**Dataset excerpts**
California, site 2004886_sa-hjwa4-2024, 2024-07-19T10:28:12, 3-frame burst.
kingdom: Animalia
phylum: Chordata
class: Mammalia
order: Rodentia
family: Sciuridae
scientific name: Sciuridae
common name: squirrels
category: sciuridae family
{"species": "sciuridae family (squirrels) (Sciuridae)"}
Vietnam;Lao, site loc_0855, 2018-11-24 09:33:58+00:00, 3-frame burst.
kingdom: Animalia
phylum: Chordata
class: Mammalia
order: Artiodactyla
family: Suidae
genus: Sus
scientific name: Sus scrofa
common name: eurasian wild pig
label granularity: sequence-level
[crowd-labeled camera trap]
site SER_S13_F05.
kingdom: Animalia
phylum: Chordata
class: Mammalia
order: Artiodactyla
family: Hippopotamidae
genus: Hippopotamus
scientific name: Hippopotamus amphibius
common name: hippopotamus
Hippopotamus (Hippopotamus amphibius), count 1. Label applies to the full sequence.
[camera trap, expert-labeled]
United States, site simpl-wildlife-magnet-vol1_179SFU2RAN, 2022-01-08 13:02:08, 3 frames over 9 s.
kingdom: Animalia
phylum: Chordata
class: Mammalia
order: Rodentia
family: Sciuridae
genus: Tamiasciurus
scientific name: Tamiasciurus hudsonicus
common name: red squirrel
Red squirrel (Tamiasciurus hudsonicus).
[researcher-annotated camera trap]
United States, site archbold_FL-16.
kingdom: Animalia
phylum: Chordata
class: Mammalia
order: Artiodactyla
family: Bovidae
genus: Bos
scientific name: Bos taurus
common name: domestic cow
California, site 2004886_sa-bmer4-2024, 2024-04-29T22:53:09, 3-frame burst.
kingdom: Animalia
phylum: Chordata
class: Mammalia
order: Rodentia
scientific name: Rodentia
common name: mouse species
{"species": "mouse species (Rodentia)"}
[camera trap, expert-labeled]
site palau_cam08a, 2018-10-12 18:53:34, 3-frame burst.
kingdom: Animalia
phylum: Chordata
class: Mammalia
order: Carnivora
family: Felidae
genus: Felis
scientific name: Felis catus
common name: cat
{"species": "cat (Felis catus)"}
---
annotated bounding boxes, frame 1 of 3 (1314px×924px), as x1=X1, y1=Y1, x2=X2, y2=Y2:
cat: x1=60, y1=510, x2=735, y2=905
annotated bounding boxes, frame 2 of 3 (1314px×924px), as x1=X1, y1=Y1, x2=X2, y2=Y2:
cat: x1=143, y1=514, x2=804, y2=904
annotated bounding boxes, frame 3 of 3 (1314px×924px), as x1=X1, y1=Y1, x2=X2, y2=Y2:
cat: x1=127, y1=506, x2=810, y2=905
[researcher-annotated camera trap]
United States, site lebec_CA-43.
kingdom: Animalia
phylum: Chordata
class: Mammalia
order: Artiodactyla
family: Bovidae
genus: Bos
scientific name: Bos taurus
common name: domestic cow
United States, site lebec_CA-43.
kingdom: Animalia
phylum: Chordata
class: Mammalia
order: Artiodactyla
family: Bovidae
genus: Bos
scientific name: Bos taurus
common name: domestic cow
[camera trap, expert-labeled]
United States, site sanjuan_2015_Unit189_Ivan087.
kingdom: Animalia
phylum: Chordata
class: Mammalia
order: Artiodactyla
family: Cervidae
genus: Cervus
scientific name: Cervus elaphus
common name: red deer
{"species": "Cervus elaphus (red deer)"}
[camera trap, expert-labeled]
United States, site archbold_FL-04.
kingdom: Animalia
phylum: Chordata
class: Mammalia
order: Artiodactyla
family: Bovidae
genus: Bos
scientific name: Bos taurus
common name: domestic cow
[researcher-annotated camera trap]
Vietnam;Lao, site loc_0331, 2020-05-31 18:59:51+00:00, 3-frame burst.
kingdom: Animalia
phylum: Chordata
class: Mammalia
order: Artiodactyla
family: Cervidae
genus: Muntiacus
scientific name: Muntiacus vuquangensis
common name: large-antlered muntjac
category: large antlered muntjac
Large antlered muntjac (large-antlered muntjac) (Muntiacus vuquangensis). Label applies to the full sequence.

**Assignment**
Return, from the material above, every line with the word "burst".

**Written solution**
California, site 2004886_sa-hjwa4-2024, 2024-07-19T10:28:12, 3-frame burst.
Vietnam;Lao, site loc_0855, 2018-11-24 09:33:58+00:00, 3-frame burst.
California, site 2004886_sa-bmer4-2024, 2024-04-29T22:53:09, 3-frame burst.
site palau_cam08a, 2018-10-12 18:53:34, 3-frame burst.
Vietnam;Lao, site loc_0331, 2020-05-31 18:59:51+00:00, 3-frame burst.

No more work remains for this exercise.